(Stored data entries)
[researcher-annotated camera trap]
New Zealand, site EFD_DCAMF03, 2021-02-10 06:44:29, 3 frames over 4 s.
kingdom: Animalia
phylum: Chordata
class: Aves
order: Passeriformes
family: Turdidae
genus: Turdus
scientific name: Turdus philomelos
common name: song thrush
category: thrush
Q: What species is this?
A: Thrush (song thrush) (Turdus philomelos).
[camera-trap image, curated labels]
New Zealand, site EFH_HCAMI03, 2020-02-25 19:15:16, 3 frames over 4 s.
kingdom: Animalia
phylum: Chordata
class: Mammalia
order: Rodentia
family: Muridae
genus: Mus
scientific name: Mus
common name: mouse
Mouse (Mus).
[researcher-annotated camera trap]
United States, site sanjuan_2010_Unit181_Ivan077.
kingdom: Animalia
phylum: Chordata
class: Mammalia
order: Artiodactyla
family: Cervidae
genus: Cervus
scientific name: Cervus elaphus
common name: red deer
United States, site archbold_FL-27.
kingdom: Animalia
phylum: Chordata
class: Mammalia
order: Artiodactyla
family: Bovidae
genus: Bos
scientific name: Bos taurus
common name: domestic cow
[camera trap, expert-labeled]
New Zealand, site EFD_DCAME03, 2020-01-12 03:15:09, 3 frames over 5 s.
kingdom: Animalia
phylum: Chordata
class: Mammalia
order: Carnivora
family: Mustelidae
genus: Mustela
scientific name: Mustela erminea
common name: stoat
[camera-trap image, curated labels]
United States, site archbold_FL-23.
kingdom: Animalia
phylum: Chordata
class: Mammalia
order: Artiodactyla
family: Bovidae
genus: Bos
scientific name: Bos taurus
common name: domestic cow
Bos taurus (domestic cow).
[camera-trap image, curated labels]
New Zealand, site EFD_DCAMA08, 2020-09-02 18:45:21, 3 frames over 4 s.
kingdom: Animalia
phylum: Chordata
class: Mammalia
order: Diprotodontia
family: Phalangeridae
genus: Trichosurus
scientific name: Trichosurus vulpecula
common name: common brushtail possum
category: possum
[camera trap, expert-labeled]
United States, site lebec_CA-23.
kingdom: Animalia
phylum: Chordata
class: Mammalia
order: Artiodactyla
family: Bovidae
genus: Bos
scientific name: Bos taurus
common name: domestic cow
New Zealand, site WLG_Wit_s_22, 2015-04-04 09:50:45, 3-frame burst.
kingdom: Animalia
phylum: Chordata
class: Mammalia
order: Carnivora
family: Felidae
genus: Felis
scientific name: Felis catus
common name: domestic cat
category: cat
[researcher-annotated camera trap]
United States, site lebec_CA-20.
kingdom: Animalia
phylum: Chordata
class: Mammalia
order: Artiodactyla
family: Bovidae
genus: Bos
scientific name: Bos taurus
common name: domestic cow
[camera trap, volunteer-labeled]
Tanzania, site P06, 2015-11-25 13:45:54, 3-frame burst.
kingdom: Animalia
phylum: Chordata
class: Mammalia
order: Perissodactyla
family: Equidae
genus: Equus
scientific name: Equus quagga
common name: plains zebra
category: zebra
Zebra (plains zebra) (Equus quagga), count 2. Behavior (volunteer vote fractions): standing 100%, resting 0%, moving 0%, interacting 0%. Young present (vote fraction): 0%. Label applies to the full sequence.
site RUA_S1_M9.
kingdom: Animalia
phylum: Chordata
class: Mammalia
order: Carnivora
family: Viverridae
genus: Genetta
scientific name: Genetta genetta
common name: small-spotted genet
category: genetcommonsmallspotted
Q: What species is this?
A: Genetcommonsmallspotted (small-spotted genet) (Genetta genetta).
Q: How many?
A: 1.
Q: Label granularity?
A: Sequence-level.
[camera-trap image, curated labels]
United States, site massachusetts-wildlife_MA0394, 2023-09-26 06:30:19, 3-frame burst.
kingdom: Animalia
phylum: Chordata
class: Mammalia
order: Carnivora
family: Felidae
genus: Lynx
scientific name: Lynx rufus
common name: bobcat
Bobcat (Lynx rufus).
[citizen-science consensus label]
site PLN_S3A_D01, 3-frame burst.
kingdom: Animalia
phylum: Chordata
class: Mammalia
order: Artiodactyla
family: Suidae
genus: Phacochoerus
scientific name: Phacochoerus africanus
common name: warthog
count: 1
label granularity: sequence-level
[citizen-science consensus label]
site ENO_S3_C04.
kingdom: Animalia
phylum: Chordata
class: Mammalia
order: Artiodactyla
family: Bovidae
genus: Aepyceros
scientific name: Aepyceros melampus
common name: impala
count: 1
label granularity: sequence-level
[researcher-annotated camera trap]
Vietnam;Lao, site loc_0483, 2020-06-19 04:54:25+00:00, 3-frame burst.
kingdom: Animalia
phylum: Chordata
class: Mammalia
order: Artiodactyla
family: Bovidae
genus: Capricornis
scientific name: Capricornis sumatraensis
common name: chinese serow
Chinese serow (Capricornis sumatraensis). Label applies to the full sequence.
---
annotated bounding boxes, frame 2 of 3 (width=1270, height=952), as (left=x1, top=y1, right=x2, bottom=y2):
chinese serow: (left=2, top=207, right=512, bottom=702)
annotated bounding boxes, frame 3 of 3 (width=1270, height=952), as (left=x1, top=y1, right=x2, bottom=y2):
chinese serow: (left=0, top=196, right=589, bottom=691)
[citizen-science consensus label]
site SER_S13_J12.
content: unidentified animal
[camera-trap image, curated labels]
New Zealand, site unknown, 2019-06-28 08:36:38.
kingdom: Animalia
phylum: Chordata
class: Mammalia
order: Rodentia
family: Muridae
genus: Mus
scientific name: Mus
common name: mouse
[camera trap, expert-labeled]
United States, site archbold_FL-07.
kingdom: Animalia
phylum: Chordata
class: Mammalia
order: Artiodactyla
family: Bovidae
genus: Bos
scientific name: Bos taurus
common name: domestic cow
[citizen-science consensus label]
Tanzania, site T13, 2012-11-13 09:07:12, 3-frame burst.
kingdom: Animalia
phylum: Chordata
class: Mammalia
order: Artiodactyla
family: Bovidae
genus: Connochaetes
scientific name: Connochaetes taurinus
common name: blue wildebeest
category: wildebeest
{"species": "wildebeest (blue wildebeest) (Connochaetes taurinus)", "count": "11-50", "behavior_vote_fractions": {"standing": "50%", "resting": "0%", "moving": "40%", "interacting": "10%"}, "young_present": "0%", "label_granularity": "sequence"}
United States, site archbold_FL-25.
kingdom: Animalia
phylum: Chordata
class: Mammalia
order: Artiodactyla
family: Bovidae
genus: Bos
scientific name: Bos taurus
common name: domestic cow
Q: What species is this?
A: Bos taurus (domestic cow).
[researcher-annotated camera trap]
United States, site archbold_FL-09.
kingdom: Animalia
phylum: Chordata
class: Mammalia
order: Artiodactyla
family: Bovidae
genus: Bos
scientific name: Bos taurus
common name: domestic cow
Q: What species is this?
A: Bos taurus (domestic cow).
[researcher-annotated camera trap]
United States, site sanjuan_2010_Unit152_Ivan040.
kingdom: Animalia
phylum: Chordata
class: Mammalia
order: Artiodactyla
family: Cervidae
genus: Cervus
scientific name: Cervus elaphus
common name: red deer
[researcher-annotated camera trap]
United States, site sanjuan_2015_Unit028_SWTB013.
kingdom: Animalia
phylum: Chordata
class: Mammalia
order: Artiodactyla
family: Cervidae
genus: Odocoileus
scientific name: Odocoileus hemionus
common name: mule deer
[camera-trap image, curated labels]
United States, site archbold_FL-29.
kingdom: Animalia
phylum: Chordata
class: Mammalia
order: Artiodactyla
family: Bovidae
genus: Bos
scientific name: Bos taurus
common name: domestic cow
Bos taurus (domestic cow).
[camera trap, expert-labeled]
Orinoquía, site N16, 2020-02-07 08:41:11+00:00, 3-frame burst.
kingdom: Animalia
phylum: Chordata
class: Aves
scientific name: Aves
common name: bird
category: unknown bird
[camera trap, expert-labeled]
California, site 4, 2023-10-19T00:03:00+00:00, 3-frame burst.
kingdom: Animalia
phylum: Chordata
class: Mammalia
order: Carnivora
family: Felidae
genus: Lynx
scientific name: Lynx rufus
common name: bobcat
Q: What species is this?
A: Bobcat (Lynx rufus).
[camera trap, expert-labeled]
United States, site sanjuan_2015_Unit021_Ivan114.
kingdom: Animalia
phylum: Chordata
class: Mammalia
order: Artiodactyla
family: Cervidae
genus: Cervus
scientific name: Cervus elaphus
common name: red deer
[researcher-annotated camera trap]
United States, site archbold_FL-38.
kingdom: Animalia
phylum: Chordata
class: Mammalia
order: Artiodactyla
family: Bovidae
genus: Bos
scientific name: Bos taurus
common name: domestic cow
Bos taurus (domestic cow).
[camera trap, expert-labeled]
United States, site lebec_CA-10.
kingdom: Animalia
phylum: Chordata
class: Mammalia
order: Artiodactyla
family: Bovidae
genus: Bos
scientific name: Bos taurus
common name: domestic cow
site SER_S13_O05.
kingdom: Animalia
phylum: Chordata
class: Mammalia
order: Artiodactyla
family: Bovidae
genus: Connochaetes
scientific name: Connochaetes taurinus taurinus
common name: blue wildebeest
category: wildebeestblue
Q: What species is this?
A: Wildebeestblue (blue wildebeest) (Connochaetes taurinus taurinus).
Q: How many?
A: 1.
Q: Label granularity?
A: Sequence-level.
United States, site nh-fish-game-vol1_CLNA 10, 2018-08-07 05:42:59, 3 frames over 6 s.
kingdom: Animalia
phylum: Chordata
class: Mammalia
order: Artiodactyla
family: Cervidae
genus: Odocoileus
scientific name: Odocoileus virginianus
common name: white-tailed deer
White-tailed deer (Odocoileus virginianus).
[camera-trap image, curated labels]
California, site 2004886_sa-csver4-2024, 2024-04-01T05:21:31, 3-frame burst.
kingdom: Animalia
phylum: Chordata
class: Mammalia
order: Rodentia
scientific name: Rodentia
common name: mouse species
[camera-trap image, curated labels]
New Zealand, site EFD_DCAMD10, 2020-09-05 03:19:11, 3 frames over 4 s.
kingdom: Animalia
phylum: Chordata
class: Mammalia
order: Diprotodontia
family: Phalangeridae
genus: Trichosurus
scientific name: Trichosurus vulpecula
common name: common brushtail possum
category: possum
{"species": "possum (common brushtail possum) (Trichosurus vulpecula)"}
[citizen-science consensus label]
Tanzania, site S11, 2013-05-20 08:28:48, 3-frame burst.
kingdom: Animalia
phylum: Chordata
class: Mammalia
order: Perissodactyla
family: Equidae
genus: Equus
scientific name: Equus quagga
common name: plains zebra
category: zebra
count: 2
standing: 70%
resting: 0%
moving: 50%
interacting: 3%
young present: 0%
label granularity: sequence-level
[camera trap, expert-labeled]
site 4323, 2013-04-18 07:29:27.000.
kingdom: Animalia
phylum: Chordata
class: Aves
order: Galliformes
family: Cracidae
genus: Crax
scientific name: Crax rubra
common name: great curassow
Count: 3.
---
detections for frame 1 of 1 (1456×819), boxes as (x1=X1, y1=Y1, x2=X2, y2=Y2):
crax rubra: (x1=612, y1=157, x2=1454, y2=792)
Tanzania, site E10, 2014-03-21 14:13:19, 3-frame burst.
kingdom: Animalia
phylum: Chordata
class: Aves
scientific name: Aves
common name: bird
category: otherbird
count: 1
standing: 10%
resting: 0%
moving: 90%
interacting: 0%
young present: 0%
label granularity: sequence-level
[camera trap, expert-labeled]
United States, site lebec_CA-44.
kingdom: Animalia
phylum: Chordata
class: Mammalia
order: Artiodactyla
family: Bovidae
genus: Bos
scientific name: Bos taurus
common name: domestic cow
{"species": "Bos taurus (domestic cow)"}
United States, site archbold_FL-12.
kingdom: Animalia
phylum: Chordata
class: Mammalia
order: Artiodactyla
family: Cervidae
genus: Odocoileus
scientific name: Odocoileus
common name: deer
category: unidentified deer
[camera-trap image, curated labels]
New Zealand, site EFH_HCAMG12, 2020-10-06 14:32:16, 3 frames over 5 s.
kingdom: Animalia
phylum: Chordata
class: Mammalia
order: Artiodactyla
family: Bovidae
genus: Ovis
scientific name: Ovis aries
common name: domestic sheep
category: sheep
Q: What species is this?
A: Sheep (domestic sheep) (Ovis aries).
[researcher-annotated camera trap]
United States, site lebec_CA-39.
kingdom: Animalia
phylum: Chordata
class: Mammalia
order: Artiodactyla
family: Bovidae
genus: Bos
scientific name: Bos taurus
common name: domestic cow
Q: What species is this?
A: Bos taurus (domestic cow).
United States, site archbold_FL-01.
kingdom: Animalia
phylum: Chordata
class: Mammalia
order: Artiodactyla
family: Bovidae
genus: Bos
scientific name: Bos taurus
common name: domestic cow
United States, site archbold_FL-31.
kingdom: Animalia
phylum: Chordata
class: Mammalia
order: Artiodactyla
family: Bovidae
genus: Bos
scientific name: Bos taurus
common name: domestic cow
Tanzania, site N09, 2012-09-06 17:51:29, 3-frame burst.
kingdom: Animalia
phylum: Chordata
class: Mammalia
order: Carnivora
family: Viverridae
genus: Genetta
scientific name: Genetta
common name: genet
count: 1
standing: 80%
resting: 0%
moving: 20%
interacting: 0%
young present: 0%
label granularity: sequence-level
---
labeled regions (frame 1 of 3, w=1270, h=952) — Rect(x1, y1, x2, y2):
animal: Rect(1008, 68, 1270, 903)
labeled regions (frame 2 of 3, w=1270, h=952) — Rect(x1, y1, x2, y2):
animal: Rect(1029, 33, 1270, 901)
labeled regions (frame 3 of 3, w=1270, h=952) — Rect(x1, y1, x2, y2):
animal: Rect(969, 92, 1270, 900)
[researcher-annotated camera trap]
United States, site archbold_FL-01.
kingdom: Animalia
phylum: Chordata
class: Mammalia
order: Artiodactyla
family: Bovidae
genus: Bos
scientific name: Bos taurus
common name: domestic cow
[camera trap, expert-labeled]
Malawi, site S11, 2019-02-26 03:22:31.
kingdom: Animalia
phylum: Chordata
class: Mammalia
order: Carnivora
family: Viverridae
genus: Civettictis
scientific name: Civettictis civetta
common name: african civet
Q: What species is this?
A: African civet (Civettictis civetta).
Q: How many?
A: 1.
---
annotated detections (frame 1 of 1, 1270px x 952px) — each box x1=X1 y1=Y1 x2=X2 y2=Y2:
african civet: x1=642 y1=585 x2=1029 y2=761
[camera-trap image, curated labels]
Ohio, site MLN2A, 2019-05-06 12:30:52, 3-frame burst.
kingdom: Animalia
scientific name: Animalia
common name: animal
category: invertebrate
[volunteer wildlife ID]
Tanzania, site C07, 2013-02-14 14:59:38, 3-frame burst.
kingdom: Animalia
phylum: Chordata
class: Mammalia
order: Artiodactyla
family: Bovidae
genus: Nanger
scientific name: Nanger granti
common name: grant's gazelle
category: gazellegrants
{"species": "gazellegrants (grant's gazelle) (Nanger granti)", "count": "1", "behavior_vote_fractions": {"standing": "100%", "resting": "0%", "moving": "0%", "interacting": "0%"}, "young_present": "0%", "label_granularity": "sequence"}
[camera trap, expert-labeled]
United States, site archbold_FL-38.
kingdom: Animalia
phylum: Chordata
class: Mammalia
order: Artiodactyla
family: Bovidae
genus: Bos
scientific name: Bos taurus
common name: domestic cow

TO DO
Track down all lines above with the string "frames" and copy them.

YOUR RESPONSE
New Zealand, site EFD_DCAMF03, 2021-02-10 06:44:29, 3 frames over 4 s.
New Zealand, site EFH_HCAMI03, 2020-02-25 19:15:16, 3 frames over 4 s.
New Zealand, site EFD_DCAME03, 2020-01-12 03:15:09, 3 frames over 5 s.
New Zealand, site EFD_DCAMA08, 2020-09-02 18:45:21, 3 frames over 4 s.
United States, site nh-fish-game-vol1_CLNA 10, 2018-08-07 05:42:59, 3 frames over 6 s.
New Zealand, site EFD_DCAMD10, 2020-09-05 03:19:11, 3 frames over 4 s.
New Zealand, site EFH_HCAMG12, 2020-10-06 14:32:16, 3 frames over 5 s.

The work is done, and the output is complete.